Compound has been stable since launching in late 2018, but no one disagrees that this world of DeFi is still tiny and hasn’t really been tested in the fires of true panic. If more serious investors are to start using Compound, they will want a way to hedge.
Multicoin Capital’s Kyle Samani told CoinDesk one of the perks of DeFi is the ability to make applications work together without having to ask permission (also known as composability). But this feature might yield surprises.
“We don’t yet have enough evidence to know that they work as intended 100 percent of the time. And so, the more that users layer these protocols together, the more systemic risk grows,” Samani said.
“There is certainly a non-trivial amount of risk in the ecosystem, as a lot of smart contracts present substantial surface area for bugs or attacks to occur,” Autonomous crypto fund founder Arianna Simpson told CoinDesk. She said the industry is working on this challenge, citing Nexus Mutual as a company that already provides insurance services for smart contracts.
On risk, Koticha says he’s talked to a lot of people in the space about their fears of depositing on Compound.
The computer types fear a bug or a hack, knowing that smart-contract languages can be very touchy. Financial types fear a liquidity event. For example, what if everyone just decided to close their deposits all at once?
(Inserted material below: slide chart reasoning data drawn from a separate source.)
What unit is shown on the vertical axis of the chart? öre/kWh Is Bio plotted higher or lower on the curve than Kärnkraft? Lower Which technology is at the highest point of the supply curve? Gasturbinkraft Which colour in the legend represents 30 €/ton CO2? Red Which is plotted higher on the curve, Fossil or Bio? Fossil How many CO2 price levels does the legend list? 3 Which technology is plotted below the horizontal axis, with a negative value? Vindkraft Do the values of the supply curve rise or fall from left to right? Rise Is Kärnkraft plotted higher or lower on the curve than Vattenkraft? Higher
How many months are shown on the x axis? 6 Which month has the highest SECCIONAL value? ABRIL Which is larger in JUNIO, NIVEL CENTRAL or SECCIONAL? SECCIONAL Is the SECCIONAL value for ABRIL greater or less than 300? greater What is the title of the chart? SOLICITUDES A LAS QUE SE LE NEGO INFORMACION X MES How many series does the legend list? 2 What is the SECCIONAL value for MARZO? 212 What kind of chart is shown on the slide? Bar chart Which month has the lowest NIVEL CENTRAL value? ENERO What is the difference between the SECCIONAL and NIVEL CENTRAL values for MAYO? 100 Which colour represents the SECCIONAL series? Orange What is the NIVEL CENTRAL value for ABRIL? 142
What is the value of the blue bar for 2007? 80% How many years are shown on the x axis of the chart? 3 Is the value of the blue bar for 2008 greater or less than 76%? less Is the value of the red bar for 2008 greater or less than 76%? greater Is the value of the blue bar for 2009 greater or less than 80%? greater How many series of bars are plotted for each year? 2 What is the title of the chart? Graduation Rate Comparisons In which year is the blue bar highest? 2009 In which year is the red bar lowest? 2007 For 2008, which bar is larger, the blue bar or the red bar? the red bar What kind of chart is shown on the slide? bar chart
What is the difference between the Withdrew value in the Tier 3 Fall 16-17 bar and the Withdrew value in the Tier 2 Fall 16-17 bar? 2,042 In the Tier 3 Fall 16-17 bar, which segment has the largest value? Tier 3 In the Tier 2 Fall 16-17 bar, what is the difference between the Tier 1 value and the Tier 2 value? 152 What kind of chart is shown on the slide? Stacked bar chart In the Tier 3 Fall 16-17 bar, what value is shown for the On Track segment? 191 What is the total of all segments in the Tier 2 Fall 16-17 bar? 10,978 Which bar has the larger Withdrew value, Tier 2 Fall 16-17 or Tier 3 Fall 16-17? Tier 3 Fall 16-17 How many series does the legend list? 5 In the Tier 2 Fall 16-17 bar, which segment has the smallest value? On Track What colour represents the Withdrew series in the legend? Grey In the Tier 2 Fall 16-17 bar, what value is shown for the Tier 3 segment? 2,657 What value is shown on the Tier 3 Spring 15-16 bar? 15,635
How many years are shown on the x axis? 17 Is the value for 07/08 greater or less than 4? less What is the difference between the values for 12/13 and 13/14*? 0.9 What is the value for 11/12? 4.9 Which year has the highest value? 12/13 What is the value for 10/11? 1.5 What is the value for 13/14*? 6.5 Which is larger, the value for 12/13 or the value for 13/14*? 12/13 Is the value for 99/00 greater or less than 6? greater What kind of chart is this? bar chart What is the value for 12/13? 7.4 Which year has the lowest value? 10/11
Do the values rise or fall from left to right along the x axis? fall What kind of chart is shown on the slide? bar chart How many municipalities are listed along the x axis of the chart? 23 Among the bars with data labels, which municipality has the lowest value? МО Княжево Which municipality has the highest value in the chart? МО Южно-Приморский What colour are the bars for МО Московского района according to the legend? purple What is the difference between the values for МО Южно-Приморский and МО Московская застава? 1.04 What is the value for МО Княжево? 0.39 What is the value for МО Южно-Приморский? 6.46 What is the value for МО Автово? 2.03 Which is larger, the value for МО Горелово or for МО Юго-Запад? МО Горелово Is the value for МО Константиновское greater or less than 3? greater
Opyn’s first product will offer a hedge, what financial types call a “put option,” which will guarantee that users can recover most of their lost capital if Compound has a disaster.
“Options are great oracles of volatility and risk in traditional markets,” Koticha said.
Koticha declined to name the project’s investors.
How it works
Opyn isn’t offering insurance in the traditional sense. There will be no credit check or claims process or even proof the person owns the asset being insured (more on that below).
In fact, starting out, Opyn isn’t even going to ask users to submit know-your-customer (KYC) forms.
The team’s ethereum-based Convexity protocol can make all kinds of options, Koticha said. For now, it’s simply making put options to protect Compound users.
To explain that first product, we need to back up and talk about how Compound works. If someone makes a deposit onto Compound of, say, 100 DAI, he gets cDAI tokens back. cDAI tokens appreciate in the user’s wallet at whatever rate the underlying asset is appreciating. This makes deposits on Compound tradeable.
For simplicity’s sake, let’s say 1 DAI equaled 1 cDAI (it doesn’t, but let’s say it does). With Opyn, someone pays a small fee to buy an oToken. That oToken would be good for a year (for now). At any time, any holder of an oToken could turn in their cToken and their oToken and get back (for example) .95 DAI (there will always be a little bit of a haircut).
The advantage for insuring these deposits is guaranteed free money in exchange for staking ETH as collateral. How much the user earns will be determined by the market. New oTokens will be sold via Uniswap and the price will be determined algorithmically.
So, for a borrower, if someone put 1,000 DAI into Compound, he could go out and buy 1,000 DAI worth of oTokens for what should be a modest fee in normal times. He’ll then feel safe for the next year knowing he can get most of his deposit back if something terrible happened to Compound.
Note: You don’t actually have to hold cTokens to buy oTokens, which has interesting implications for the market. Imagine a trader who foresaw a liquidity run on Compound. He might buy up a bunch of oTokens (a so-called “naked put”) knowing people will sell their cTokens for pennies on the dollar if Compound got wiped.
Of course, if they do that, the price of oTokens would start rising and other people would see that and wonder why.
“It’s an early warning signal for the community that something is not necessarily right,” Koticha said.